Die Komponistin und Klangkünstlerin Christina Vantzou erlangte erstmals Aufmerksamkeit durch ihre Rolle in The Dead Texan, einem Nebenprojekt von Stars of the Lid’s Adam Wiltzie (das Paar war damals verheiratet, hat sich aber inzwischen getrennt). Und obwohl es noch sieben Jahre dauern sollte, bis Vantzou als eigenständige Künstlerin in Erscheinung trat, nahm das Album einen spannenden Aspekt ihrer späteren Arbeit vorweg.

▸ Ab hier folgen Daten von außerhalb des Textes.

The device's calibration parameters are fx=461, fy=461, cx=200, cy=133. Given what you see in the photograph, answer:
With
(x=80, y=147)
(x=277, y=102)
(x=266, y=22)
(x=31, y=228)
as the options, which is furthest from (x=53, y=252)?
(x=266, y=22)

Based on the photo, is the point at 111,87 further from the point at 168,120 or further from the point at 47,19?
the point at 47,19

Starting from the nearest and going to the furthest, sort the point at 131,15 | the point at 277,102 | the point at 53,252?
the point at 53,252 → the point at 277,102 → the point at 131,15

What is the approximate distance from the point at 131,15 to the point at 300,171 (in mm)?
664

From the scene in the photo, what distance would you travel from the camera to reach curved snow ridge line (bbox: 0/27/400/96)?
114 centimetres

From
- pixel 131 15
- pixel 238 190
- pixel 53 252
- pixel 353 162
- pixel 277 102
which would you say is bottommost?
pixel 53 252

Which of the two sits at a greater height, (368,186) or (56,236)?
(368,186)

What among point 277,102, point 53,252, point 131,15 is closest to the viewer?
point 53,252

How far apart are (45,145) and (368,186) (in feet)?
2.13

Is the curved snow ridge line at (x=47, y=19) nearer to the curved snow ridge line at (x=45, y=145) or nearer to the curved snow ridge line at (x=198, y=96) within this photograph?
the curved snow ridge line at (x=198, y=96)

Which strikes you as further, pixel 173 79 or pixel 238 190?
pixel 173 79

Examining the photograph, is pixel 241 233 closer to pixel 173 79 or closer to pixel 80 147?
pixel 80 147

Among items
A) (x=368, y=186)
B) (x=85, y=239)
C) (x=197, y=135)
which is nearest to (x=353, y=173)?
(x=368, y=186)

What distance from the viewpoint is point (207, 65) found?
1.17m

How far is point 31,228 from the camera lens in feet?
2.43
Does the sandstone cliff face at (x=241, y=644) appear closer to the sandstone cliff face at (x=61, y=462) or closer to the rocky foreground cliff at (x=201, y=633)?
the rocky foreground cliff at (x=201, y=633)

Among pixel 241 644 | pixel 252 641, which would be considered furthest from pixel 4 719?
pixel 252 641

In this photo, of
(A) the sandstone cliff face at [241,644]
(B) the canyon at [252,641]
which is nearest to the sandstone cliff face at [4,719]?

Ihre Musik mag im Kern ambient und klassisch verwurzelt sein, aber wenn man sich eine Weile darauf einlässt, stößt man bald auf Elemente, die sich beunruhigend und störend anfühlen – so als würde die Musik einer Traumlogik folgen. „Die Idee eines unruhigen Klangs, eines Klangs, der sich ständig verändert, hängt mit meinen Gedanken über Lebensweisen zusammen“, sagt Vantzou aus Brüssel und fügt hinzu, dass sie selbst etwas „unruhig“ ist: „Das Nomadenleben interessiert mich, und ein Teil von mir stellt sich gerne das Leben der alten Reisenden aus der fernen Vergangenheit vor.“
Während Vantzou selbst in Kansas City, Missouri, geboren und aufgewachsen ist, wuchs ihr Vater in Athen, Griechenland, auf und ihre Eltern besaßen ein lebhaftes griechisches Restaurant. Musik gab es sowohl zu Hause als auch bei der Arbeit. Eine der ersten Künstlerinnen, in die sie sich verliebte, war Tina Turner, die sie als Kind in einem Konzert sah und nach der sie später ein Stück auf ihrem zweiten Album benannte.
In den Sommern kehrte die Familie nach Griechenland zurück, was sich laut Vantzou unbewusst auf ihre eigene Musik auswirkte, da sie sich an ihre Urgroßmutter erinnerte, die „miroloi [Klagelieder] sang, eine uralte mündliche Tradition, die in einigen Teilen Griechenlands die Zeiten überdauert hat“. Dieser Sinn für Klang, der Zeit und Raum durchquert, wurde zur Grundlage für Vantzous Arbeit. Als Teenager besuchte sie All-Age-Konzerte; am College konzentrierte sie sich auf Video- und Tonbearbeitung, was, wie sie sagt, „immer noch einen großen Teil meiner Arbeit ausmacht“.